Some of our group (including me) sneaked into the back of a math class for teenagers. Surprisingly, the class was entirely in English. Gee, it’s convenient to have a first language that’s so popular; it seems like people speak English almost anywhere.

This is the entrance to a classroom, where teenagers were taking a math class in English.


Stones on the hillside were painted with curled up deer.

After we left the children's village, we went to the city center to have lunch at Chonor House, the restaraunt where we almost always had lunch.
Now it occurs to me that I should go ahead and snail mail Shantum a printed copy of the manuscript, since he doesn’t keep up with e-mails all the time, and since it’s a five hundred page manuscript. The printed copy would be much easier to read than if he tried reading it on a computer. I’ll mention that before we part. I’m hoping he’ll enjoy and appreciate the book—I’m really hoping he enjoys it and thinks it’s well written. I’ve gotten for the most part positive feedback about the quality of my travel writing.

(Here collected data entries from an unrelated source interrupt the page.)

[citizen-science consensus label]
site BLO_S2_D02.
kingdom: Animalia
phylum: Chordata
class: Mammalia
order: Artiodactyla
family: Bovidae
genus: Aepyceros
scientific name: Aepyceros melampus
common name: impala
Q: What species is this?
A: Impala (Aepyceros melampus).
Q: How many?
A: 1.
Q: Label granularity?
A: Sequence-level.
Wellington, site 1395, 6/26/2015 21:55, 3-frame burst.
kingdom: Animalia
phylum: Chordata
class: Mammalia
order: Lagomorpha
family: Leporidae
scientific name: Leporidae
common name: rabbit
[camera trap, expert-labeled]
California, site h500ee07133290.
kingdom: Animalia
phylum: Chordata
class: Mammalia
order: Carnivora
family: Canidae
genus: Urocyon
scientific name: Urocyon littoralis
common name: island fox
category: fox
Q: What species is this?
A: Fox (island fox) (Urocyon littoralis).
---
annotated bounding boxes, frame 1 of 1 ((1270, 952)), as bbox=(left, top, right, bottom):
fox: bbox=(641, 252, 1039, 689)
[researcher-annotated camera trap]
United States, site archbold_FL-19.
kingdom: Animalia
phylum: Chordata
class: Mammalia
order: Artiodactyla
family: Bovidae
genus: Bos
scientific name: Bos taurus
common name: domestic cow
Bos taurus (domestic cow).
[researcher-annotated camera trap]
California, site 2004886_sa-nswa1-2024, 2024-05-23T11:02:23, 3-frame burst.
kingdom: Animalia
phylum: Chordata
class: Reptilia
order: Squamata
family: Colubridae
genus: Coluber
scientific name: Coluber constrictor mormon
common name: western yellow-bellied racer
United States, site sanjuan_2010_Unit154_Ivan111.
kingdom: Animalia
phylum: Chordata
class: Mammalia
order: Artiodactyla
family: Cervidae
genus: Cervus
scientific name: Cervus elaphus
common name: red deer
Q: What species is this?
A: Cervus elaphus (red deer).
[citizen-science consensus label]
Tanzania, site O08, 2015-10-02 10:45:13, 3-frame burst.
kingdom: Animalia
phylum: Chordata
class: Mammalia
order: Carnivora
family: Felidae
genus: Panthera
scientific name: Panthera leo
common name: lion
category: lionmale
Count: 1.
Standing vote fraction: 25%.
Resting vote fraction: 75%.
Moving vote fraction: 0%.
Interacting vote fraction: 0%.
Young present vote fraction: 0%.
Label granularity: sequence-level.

Monks lining up in the street, to enter the Dalai Lama's temple for his teachings


By the time we got to the town center, it was past 12:30, and monks were lining up in the street to go to the temple. After we parked and started moving up the slanted pavement to Chonor House, I stopped and turned to get a picture of monks in line; usually I don’t have my camera with me when we see them. I went a little further up and took a picture from above, because there was a mass of red-clad monks and slowly moving white taxis. Quite a view.


Veranda in the back of Chonor House
We had a delicious buffet lunch on the customary balcony. We had a mushroom stir fry and a broccoli and cauliflower stir fry, and I just barely remembered to refrain from putting milk in my tea. Last night I realized that my stomach was upset because I had consumed so many milk products throughout the day.

View from Chonor House. The big white building in the center is a monastery on the hillside.
I hadn’t realized we’d spent that much time at the Children’s Village—for the first time we were hearing the Dalai Lama’s deep and musical voice from the balcony of Chonor House. I had left the radio behind in the room, taking it out of my bag when I found out that we would be going to the Children’s Village; I had wanted to lighten my load, but I should have known better! About half our sangha has been listening to the radios, and I’ve been writing in my journal and listening to crows. We’re supposed to meet up here again at six, which gives me time to use the Internet and attend the four o’clock teaching. That gives me plenty of time, and some time to wander, too. I’m going to go off in just a moment, after I use the restroom, since this restaurant has two that are nice. I’ve also been listening to and imitating the crows. A pair of them seemed to say, “Uh-oh! Uh-oh!”